Dr. Lanigan, in a passage that is a model of his scholarship and his prose, speculates upon the location of Rosnat Abbey:

"Where was that monastery of Rosnat? Neither the Monasticon Anglicanum, Stevens, Tanner, Nasmith, nor Camden have, as far as I could discover, a word about it, although it is often mentioned in the Acts of some Irish saints. In those of Tigernach, quoted by Colgan (ib.) it is observed that it was otherwise called Alba, or white. Colgan hence concludes that it was no other than the famous monastery of Bangor or Banchor near the river Dee a few miles from Chester, which must be carefully distinguished from the present episcopal town Bangor, which lies far to the West of where the monastery stood. (See Usher, p. 183.) His chief argument is that Ban, in Irish, signifies white, and so Ban-chor was the same as white choir. But, waving certain doubts concerning the said monastery having existed at that early period, it is to be recollected that Ban has not that signification in the British language, which is that to be looked to in this inquiry. I suspect that Rosnat or Alba was the celebrated see called Candida casa or White house, now Whitethorn. (See Not. 149, to Chap. 1.) The illustrious Ninia or Ninian had founded that see in the 5th century, and there can be no doubt of an ecclesiastical school having been established there. (See Usher, p. 661. seqq.) When we read of Nennio being the bishop, to whom some Irish students were sent, this, I believe, must be understood as originally meaning that they were sent to the school held in the see or Nennio or Ninia, who was dead before Tigernach or Finnian could have repaired thither. And in fact Finnian's master is called Mugentius, and what is very remarkable, the place Candida (AA. SS. p. 634). The master of Endeus of Arran, who is also said to have been at that school, is called not Nennio but Mansenus. Let me add that Candida casa lay very convenient for students from the North of Ireland; and it is worth observing, that of those, who are spoken of as having studied at Rosnat or Alba, scarcely one is to be found that was not a native of Ulster. There is a village and parish in Dumbartonshire, called Roseneath, anciently Rossnachioch, (Stat. Acct. of Scotland, Vol. IV. p. 71.) But there is no mention of a monastery having been there."

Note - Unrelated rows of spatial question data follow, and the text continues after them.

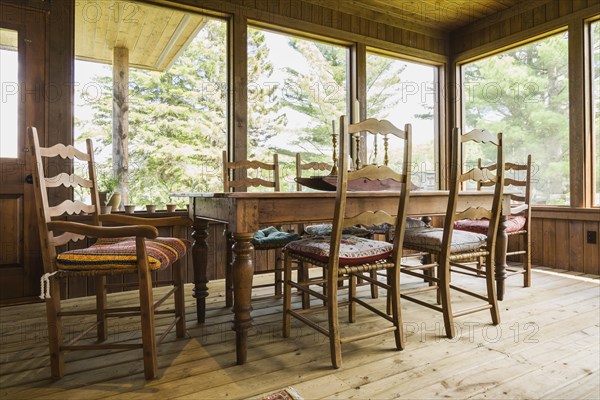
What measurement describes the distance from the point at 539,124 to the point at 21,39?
459cm

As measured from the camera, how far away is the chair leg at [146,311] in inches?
59.2

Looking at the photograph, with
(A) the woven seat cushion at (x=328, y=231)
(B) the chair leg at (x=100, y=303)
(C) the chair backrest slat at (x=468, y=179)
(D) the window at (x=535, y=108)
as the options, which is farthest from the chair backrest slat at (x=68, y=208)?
(D) the window at (x=535, y=108)

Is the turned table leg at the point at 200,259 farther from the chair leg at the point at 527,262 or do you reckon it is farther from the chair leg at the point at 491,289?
the chair leg at the point at 527,262

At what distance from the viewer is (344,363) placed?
167 centimetres

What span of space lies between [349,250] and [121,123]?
7.63 feet

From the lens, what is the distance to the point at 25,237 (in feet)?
8.74

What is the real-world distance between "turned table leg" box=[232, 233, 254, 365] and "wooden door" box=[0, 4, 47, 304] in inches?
74.6

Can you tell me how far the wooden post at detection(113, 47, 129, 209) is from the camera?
307 centimetres

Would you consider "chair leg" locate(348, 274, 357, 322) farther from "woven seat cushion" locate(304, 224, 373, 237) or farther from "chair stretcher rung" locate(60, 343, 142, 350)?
"chair stretcher rung" locate(60, 343, 142, 350)

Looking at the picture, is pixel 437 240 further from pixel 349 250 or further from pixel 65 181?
pixel 65 181

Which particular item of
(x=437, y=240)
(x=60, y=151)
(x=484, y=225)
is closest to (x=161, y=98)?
(x=60, y=151)

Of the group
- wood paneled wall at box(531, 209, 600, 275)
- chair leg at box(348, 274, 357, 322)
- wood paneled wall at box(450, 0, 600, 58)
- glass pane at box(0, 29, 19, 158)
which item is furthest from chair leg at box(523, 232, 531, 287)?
glass pane at box(0, 29, 19, 158)

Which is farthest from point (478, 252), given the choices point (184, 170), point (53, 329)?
point (184, 170)

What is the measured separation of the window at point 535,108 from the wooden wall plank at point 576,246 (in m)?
0.26
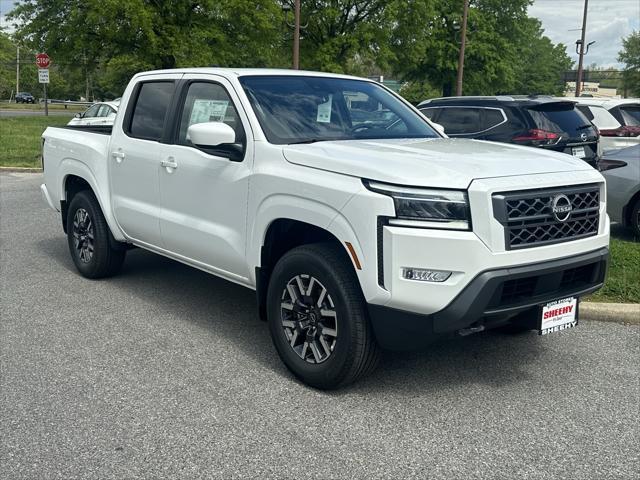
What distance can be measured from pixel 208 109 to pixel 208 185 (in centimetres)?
62

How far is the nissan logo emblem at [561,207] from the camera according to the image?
3807 mm

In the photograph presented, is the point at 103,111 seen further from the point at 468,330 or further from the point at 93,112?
the point at 468,330

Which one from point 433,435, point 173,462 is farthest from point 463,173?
point 173,462

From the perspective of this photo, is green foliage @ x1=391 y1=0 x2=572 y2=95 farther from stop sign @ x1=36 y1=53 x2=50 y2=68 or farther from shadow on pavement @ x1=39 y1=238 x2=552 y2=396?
shadow on pavement @ x1=39 y1=238 x2=552 y2=396

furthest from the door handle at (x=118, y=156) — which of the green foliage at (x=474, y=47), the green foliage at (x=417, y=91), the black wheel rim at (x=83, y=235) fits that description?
the green foliage at (x=417, y=91)

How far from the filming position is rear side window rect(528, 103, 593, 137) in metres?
9.77

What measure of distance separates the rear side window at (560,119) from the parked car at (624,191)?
4.74ft

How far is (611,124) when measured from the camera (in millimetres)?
13094

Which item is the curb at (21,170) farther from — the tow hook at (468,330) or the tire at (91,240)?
the tow hook at (468,330)

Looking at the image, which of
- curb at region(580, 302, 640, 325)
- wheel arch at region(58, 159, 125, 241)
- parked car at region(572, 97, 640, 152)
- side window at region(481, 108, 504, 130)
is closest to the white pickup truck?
wheel arch at region(58, 159, 125, 241)

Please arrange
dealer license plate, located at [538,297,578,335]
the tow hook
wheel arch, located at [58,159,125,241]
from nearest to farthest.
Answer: the tow hook < dealer license plate, located at [538,297,578,335] < wheel arch, located at [58,159,125,241]

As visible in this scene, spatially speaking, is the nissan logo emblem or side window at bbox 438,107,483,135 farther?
side window at bbox 438,107,483,135

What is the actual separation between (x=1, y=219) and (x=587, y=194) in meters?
8.39

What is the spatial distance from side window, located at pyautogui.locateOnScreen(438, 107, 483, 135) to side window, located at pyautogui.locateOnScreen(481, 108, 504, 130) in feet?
0.42
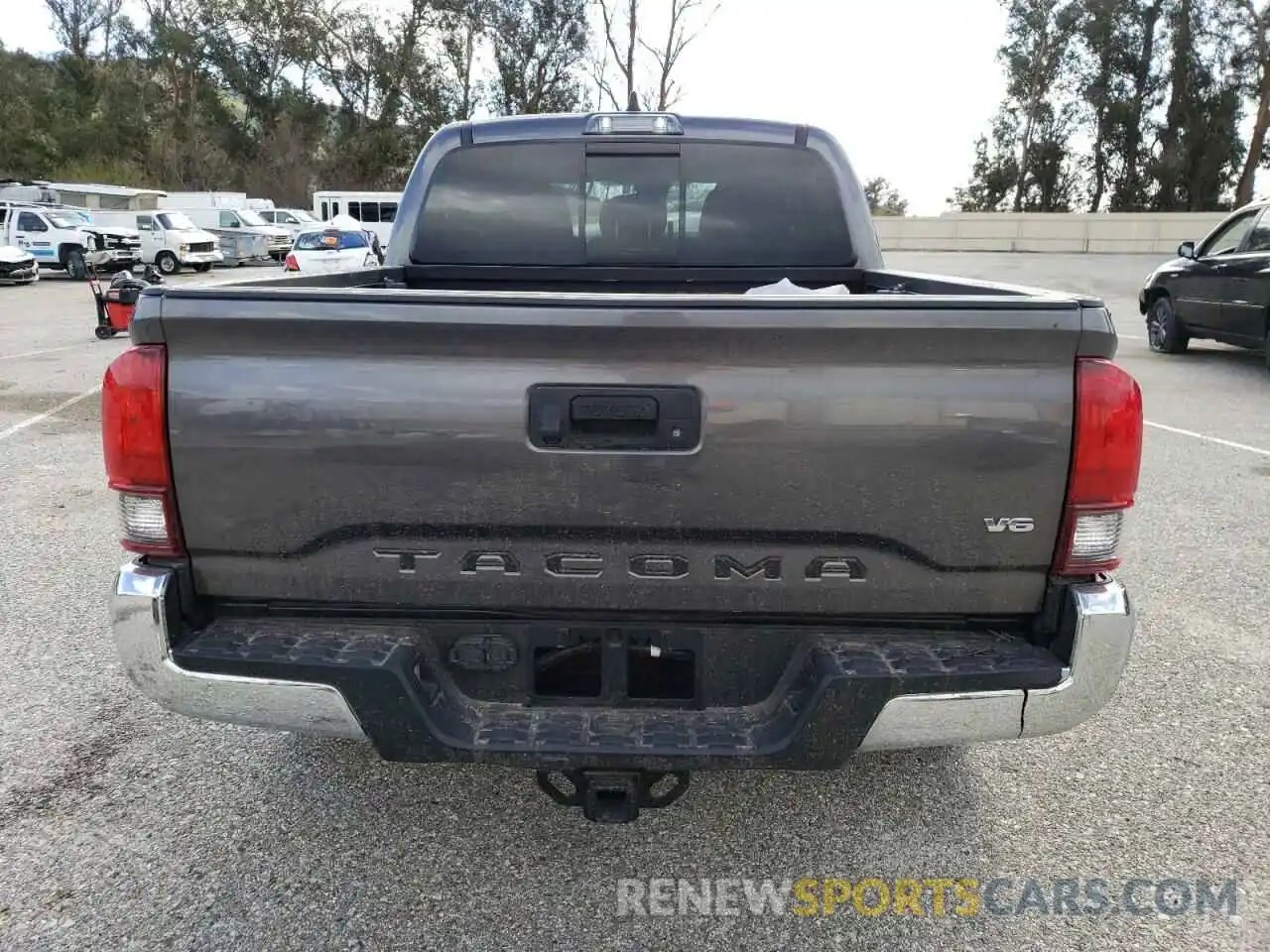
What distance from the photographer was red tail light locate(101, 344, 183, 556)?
2125 millimetres

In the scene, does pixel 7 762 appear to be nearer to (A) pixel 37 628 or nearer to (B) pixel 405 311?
(A) pixel 37 628

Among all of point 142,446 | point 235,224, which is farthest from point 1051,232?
point 142,446

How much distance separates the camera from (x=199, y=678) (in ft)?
7.20

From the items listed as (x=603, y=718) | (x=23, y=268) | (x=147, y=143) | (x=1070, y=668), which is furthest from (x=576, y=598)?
(x=147, y=143)

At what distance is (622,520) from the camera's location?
2141 mm

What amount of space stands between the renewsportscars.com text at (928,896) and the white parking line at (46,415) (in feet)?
25.4

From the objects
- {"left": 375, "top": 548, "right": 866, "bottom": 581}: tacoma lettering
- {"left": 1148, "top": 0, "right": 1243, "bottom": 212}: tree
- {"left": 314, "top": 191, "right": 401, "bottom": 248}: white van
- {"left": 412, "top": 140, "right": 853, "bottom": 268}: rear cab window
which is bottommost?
{"left": 375, "top": 548, "right": 866, "bottom": 581}: tacoma lettering

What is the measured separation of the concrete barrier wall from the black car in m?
28.2

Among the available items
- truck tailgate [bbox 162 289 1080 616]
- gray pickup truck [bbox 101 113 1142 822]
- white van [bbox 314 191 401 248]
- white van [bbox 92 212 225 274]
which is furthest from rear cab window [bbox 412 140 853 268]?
white van [bbox 314 191 401 248]

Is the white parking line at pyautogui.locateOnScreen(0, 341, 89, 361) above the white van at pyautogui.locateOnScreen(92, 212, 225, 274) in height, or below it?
below

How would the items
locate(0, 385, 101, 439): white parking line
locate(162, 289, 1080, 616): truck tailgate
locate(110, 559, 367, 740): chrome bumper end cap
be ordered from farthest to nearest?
1. locate(0, 385, 101, 439): white parking line
2. locate(110, 559, 367, 740): chrome bumper end cap
3. locate(162, 289, 1080, 616): truck tailgate

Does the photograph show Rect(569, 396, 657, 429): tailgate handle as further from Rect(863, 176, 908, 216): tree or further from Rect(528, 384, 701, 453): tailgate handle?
Rect(863, 176, 908, 216): tree

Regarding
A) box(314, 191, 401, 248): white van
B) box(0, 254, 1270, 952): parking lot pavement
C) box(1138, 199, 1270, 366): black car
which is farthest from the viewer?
box(314, 191, 401, 248): white van

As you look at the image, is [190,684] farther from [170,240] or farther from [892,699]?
[170,240]
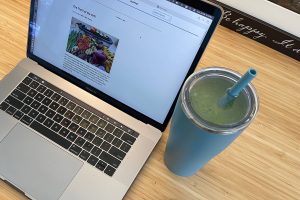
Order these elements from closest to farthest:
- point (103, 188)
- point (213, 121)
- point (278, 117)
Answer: point (213, 121), point (103, 188), point (278, 117)

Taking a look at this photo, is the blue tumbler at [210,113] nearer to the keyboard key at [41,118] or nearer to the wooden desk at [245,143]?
the wooden desk at [245,143]

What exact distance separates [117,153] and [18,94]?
8.3 inches

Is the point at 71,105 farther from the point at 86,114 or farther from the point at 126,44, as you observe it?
the point at 126,44

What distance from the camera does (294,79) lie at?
78 cm

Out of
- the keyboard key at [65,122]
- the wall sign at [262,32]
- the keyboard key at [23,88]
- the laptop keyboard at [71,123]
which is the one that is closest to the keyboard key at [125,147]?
the laptop keyboard at [71,123]

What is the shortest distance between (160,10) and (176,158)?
233mm

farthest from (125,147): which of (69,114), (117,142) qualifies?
(69,114)

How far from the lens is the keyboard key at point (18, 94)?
2.08ft

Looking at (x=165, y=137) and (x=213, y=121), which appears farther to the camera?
(x=165, y=137)

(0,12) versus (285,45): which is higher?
(285,45)

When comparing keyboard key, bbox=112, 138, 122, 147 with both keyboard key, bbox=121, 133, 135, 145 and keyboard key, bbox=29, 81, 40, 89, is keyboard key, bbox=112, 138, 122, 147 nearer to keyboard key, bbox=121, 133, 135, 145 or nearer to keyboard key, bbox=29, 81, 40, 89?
keyboard key, bbox=121, 133, 135, 145

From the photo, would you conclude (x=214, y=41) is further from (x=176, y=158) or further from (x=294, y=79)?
(x=176, y=158)

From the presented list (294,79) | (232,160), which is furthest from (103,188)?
(294,79)

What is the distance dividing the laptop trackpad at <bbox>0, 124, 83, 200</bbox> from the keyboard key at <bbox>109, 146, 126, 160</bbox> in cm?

He goes on to quote from the Four Masters regarding the death of the Saint:

"An. 548 (549) St. Tigernac, bishop of Cluaineois, died on the 4th of April."

The Martyrology of Donegal gives his death as 4th April, 548, and gives something of his descent as follows:

"Bishop of Cluaoi-eois in Fera-Manach, or it is between Fera-Manach and Oirghialla Cluain-eois is. Tighernach is of the race of Cathaoir Mór, Monarch of Erinn, of the Leinstermen. Dearfraoich, daughter of Eochaidh, son of Criomhthann, king of Oirchiall, was his mother."

In the Life of St. Tighernach, quoted in Butler's Lives of the Irish Saints, it is stated that, while passing through Kildare, city of St. Brigid, with his foster-father, Cormac, who may well have been his maternal grandfather, the future saint was baptised by St. Conleth. Butler continues:

"From the foregoing narrative, Bollandus infers, that as Conlaid had been a bishop, when he baptized St. Tighernach, his elevation to the episcopal rank must have been accomplished previous to A.D. 480. For, St. Maccarthen died in the year 506; and, he was immediately succeeded in the See of Clogher by St. Tighernach. Supposing correctness in the foregoing account, it is conjectured, his baptism must have taken place, at least thirty years before the latter date, and during the younger days of his godmother, St. Brigid."

St. Tigernach of Clones and Clogher, pray for us!